Being Veg Shrinks Your Carbon Footprint and Lengthens Your Life
Veg advocates have long known that being veg can be greatly beneficial to your health and can also help to curb your carbon footprint. Now, a massive study examining the diet habits of tens of thousands of Seventh-day Adventists reconfirms these claims.
The study and article, presented at the 6th International Congress on Vegetarian Nutrition, shows that “the mortality rate for non-vegetarians was almost 20 percent higher than that for vegetarians and semi-vegetarians. On top of lower mortality rates, […] the vegetarian diets resulted in almost a third less emissions compared to the non-vegetarian diets.” While we have heard results like these before, the most remarkable aspect of these findings is the sample size: the research drew data from the “Adventist Health Study” which is a large-scale study of the nutritional habits and practices of more than 73,000 Seventh-day Adventists throughout the U.S. and Canada.
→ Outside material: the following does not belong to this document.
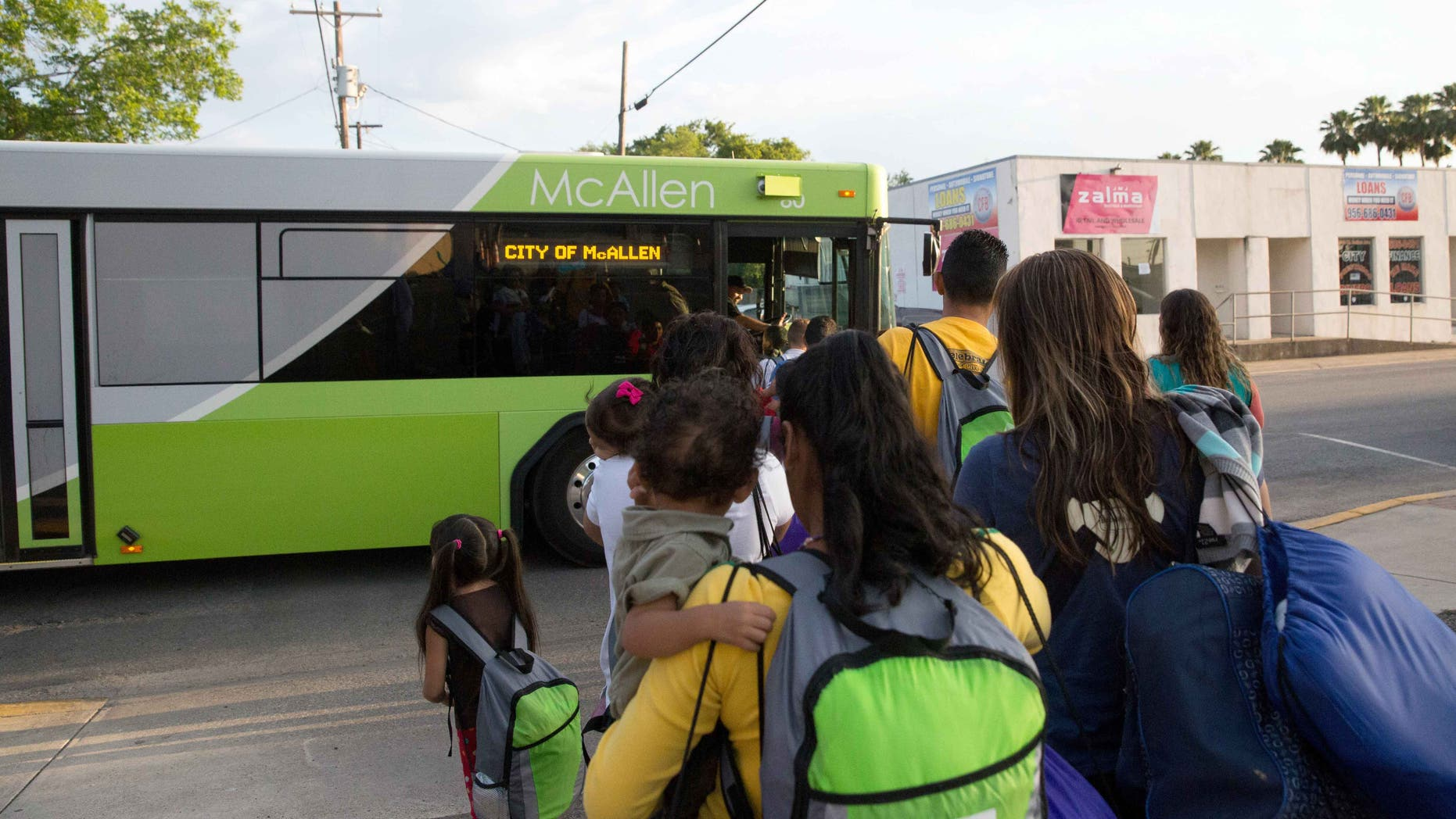 Immigrant families board a bus headed to the downtown bus station in McAllen, Texas on April 30, 2015.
The study population is “multi-ethnic and geographically diverse,” and, with such a rich and heterogeneous sample, the research is uniquely positioned to present reliable results. “The analysis is the first of its kind to use a large, living population, since previous studies relating dietary patterns to greenhouse gas emissions and health effects relied on simulated data or relatively small populations to find similar conclusions.”
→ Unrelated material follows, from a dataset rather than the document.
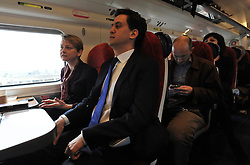 © Licensed to London News Pictures. 16/03/2012. London, UK. Ed Miliband sits next to Yvette Cooper. Leader of the Labour Party, Ed Miliband and members of his Shadow Cabinet travel to Labour's Youth Conference in Coventry this morning, 16 March 2012, by train from London Euston Station. Photo credit : Stephen SImpson/LNP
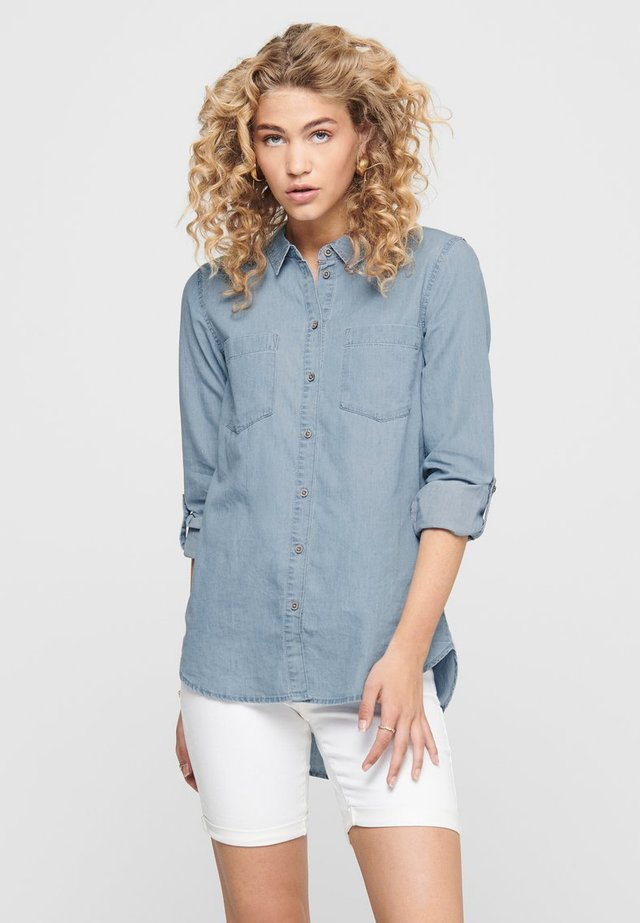 JDYROGER  - Button-down blouse - light blue denim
The study authors conclude that, based on this strong sample size and the results it showed, decreasing the consumption of animal-based food is a “feasible and effective tool” for lowering your impact on climate change and the public health system. Study co-author Sam Soret was quoted saying: “The takeaway message is that relatively small reductions in the consumption of animal products result in non-trivial environmental benefits and health benefits.” For animal advocates, this study is one more statistic to help inform the public that veg diets are beneficial on an individual and societal level.